**Text segment**.

# # # # # # #

# New! KBoards' "Name That Book!" game



## KBoards Admin

We've developed a game for book lovers and are unveiling it today! "Name That Book!"

Starting at midnight (Pacific time) tonight, you will occasionally see a "Name That Book" block appearing where our banners display near the top of the page. A quote from a book will be displayed, and up to five hints will be available for you to guess the book.

It'll look something like this:










When the game appears in our headers, you can hover your mouse over the hints to view them. Clicking on "see answer" will open the book's page on Amazon. And "play another" will open up a page that will randomly show a quote and hints for other books.

But wait! There's more!

You can use the link at the top right corner to add your own book quotes. You choose the quotes, and the hints. (We'll get you started by automatically providing three of the hints.) Your book quote will be live and playable by everyone on KBoards!

Let us know what you think. We appreciate your feedback!

P.S. Generally we will run the game on odd-numbered days of the month. You may have to refresh the page a few times to see the game, as it gets displayed randomly amidst our banner ads.

P.P.S. Want to get started adding books to the game? Here's a link: http://kboards.com/name-that-book/add.php


----------



## Benjamin

cool, BTW, that is Jaws, right?


----------



## KBoards Admin

That is correct!


----------



## Annalog

Saw the game banner this morning. Fun! Thanks!


----------



## jlee745

Neat!


----------



## Betsy the Quilter

Ooh, oooh, that's mine up there!

Remember, you can submit one of your fave books--it's not hard to come up with clues!

Betsy


----------



## Gertie Kindle

Ooh, Ooh


Spoiler



Lord of the Flies


!


----------



## Jeff

How do you shrink it down or keep it from appearing like that?


----------



## KBoards Admin

Uh oh. We've tested it in current versions of Chrome, Firefox, Safari, and Internet Explorer. 

Can you remind me which browser and version you're using? Maybe there's a code change we can make to accommodate it. Thanks!


----------



## history_lover

Are there rules against authors submitting quotes from their own books? I can just see some using it as another way to spam their books.


----------



## Jeff

It starts fully expanded in Chrome and Windows 7.  In IE it looks fine. 

I'll log on in Windows 8 and see what happens. Be back in a minute.

It look okay in Windows 8.

I failed to mention that I'm running the 64 bit versions of Windows on all my systems.


----------



## telracs

hovering doesn't do anything for me.  i can't see the hints at all.


----------



## KBoards Admin

history_lover said:


> Are there rules against authors submitting quotes from their own books? I can just see some using it as another way to spam their books.


We do allow authors to submit their own books, but all submissions have to go through our approval first. We're discussing how to manage this most effectively. I think it's okay to see a newer book out there, if the quote is compelling and the hints interesting. But the preference is that most of the books you see in the game are recognizable and guessable to well-read viewers.

# # # # # # #

**Written request**. Rewrite the KBoards game announcement starting with "When the game" and going on through "wait! There's more!", renaming "hints" to "clues" each time it appears.

# # # # # # #

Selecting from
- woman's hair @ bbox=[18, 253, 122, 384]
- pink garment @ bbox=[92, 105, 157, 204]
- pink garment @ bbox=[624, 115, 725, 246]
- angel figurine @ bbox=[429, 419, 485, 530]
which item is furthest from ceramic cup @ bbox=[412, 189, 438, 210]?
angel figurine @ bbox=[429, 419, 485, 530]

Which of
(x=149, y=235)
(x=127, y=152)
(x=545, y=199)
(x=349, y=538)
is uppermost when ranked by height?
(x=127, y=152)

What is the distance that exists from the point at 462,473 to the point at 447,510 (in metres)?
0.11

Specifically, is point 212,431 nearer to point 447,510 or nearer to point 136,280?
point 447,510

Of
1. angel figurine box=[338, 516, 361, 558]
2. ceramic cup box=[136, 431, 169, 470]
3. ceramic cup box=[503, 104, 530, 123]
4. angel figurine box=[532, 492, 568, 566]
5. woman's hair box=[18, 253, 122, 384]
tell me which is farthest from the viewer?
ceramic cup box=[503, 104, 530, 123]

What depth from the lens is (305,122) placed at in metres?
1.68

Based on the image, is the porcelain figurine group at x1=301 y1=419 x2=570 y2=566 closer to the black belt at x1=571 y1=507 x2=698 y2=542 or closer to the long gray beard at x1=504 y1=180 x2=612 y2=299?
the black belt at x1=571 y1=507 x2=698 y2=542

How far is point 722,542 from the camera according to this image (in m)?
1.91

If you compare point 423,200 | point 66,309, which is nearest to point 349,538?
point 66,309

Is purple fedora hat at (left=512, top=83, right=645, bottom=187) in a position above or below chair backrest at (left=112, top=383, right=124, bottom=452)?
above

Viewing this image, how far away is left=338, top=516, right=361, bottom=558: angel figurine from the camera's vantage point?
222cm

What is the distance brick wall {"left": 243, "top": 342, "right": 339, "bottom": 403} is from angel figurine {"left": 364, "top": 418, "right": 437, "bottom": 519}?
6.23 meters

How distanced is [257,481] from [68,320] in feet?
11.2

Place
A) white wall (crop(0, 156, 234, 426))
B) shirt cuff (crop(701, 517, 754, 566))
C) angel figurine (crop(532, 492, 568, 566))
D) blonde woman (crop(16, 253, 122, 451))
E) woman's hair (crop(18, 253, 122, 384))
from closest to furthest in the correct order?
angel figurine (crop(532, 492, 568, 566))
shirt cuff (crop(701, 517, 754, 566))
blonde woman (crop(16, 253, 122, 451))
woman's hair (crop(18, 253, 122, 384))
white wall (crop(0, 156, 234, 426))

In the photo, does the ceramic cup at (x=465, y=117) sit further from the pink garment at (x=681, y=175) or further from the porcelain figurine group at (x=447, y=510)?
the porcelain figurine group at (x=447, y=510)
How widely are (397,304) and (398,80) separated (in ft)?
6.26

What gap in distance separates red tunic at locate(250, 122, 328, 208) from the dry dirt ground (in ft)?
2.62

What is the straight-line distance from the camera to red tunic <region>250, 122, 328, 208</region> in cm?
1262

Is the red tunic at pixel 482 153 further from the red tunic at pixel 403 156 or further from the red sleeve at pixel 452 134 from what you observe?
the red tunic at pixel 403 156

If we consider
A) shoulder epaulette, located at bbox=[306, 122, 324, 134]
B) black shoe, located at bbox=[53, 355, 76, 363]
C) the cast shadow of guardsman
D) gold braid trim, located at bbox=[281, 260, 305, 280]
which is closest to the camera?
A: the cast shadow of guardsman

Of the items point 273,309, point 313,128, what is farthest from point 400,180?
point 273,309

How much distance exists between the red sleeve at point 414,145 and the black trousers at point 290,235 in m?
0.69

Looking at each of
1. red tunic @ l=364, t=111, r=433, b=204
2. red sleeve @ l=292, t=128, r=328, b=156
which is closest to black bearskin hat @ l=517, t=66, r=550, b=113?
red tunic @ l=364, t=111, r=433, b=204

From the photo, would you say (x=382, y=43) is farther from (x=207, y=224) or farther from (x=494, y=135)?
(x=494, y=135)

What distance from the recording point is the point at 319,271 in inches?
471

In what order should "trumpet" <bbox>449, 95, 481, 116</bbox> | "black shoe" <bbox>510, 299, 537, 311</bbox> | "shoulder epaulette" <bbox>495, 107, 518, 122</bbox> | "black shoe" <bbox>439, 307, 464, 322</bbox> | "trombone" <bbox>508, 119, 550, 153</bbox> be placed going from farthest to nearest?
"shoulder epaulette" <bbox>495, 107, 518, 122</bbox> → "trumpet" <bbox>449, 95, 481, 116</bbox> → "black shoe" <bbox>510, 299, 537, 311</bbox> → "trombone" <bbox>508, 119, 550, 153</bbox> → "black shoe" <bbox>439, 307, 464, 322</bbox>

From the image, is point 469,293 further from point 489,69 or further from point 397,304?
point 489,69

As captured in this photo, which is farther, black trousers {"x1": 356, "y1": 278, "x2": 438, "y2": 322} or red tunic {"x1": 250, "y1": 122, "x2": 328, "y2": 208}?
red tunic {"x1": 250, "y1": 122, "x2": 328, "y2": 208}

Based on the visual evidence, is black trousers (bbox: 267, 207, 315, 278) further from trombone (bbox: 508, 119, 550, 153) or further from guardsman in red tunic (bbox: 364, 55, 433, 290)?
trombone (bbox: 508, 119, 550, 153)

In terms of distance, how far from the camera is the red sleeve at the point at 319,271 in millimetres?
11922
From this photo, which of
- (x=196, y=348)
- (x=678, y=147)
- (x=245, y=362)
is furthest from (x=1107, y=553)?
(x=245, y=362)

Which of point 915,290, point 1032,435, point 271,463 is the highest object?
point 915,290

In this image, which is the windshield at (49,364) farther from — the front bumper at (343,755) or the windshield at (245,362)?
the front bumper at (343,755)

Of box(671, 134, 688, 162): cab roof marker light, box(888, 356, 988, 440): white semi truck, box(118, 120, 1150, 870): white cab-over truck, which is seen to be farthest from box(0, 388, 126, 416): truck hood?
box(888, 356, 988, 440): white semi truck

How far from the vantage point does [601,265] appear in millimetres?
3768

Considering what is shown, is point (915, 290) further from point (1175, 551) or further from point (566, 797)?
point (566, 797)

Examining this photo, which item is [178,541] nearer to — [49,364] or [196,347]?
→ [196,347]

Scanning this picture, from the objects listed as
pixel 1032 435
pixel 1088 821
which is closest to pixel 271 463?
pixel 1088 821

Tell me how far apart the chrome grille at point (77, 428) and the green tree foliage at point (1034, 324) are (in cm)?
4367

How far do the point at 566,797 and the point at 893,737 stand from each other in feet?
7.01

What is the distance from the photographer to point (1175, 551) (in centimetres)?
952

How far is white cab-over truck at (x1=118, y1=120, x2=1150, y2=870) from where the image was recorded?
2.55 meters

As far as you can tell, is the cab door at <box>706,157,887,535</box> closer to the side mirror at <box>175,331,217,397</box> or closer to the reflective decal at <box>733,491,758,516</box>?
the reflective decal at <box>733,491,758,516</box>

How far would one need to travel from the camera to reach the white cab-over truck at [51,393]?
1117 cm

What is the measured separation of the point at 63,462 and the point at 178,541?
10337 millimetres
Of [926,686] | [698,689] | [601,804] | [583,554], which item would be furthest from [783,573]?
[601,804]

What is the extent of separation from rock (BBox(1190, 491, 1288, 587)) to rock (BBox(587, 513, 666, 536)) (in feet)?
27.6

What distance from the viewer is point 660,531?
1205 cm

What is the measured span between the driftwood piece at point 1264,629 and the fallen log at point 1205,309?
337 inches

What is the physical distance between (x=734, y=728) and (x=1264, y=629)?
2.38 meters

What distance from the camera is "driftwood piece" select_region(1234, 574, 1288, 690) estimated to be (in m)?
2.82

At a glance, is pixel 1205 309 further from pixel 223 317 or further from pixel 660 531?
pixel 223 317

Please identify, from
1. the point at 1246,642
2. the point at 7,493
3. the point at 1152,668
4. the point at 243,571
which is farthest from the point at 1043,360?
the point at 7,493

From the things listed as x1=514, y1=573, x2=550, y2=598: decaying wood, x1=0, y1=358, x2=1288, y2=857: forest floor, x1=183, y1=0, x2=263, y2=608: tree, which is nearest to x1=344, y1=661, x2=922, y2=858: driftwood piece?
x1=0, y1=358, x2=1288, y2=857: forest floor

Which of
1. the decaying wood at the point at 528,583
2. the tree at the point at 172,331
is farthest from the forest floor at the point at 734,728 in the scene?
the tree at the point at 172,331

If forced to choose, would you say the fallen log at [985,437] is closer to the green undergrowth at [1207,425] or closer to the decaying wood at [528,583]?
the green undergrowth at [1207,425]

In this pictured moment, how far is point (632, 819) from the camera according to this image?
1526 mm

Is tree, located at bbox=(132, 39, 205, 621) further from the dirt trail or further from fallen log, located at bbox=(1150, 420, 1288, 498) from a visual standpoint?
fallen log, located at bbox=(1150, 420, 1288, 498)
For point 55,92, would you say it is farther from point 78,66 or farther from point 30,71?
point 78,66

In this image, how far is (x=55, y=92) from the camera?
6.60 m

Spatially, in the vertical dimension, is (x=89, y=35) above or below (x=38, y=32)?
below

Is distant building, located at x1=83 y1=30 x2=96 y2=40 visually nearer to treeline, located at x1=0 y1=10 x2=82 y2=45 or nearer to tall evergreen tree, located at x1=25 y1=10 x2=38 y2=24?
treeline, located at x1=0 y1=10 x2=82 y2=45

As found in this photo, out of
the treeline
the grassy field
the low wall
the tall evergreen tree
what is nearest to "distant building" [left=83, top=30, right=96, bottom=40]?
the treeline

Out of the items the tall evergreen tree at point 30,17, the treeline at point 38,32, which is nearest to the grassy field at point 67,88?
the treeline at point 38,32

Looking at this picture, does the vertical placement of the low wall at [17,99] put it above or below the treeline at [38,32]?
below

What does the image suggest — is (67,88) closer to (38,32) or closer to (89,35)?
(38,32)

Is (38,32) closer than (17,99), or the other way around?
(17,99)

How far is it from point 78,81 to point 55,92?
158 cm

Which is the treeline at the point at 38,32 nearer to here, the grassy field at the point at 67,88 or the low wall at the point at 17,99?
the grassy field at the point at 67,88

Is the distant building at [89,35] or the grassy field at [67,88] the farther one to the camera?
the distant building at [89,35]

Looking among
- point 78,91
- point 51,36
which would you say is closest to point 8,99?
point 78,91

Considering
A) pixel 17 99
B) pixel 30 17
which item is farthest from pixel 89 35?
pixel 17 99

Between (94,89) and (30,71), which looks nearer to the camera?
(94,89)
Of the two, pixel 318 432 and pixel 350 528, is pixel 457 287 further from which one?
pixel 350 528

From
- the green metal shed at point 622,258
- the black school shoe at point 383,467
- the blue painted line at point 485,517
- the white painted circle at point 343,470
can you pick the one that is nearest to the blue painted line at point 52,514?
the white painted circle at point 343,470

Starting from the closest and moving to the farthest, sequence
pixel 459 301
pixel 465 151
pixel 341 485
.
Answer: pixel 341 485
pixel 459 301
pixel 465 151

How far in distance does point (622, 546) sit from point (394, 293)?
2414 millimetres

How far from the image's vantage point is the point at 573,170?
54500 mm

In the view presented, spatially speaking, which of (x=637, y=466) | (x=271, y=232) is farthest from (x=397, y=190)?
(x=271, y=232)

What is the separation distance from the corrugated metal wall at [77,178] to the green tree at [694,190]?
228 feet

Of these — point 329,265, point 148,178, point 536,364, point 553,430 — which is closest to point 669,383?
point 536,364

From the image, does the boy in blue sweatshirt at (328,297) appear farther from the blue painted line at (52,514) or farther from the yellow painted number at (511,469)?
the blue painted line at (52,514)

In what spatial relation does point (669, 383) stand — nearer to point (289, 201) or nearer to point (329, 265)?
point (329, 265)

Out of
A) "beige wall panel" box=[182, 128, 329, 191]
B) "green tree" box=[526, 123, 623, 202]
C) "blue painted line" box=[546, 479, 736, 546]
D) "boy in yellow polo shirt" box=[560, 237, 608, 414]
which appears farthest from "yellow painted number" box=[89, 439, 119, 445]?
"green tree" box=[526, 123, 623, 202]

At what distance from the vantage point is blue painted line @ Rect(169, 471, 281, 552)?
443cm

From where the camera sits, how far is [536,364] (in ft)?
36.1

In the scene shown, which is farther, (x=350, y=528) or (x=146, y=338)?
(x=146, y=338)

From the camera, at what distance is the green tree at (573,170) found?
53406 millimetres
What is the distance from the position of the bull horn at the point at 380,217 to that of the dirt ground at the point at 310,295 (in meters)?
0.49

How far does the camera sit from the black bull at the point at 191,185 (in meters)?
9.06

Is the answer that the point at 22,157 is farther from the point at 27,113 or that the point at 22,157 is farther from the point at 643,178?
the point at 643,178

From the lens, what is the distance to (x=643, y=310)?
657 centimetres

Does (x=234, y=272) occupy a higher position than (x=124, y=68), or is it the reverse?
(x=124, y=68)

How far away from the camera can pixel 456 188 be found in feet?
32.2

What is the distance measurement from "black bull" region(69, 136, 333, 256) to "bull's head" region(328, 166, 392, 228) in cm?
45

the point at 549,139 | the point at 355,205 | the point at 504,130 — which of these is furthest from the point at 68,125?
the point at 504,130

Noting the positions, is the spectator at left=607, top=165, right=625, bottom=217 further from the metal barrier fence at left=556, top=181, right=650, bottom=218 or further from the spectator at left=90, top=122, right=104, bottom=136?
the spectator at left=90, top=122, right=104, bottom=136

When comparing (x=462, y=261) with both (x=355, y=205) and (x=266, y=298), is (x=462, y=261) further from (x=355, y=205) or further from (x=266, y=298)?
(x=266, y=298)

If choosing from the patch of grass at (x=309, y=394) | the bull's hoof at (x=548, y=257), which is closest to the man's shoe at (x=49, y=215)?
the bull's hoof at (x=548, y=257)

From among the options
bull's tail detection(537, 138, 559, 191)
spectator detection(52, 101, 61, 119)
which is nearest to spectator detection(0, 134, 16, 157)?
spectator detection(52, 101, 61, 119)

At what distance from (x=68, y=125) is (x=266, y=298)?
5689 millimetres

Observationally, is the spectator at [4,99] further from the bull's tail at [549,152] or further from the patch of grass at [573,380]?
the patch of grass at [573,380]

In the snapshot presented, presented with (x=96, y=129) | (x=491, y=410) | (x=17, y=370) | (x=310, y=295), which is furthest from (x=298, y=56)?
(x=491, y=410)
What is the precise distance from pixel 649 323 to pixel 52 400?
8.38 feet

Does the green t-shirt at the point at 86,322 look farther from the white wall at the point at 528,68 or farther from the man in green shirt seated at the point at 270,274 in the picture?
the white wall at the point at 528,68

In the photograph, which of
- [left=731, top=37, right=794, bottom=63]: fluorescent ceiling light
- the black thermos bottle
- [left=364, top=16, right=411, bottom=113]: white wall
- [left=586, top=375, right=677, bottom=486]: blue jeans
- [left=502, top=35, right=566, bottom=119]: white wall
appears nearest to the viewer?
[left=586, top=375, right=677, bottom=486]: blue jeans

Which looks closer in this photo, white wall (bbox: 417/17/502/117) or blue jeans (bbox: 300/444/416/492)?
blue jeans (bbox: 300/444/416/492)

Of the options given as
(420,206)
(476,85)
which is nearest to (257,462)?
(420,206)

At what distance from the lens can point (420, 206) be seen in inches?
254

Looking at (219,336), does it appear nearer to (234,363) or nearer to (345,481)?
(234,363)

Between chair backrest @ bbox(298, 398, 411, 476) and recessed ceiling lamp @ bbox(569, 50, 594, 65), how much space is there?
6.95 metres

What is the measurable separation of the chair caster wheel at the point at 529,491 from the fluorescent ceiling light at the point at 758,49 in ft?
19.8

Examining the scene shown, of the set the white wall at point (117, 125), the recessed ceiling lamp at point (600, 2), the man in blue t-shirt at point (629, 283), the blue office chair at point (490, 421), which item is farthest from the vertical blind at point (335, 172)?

# # # # # # #

**Result**.
When the game appears in our headers, you can hover your mouse over the clues to view them. Clicking on "see answer" will open the book's page on Amazon. And "play another" will open up a page that will randomly show a quote and clues for other books.

But wait! There's more!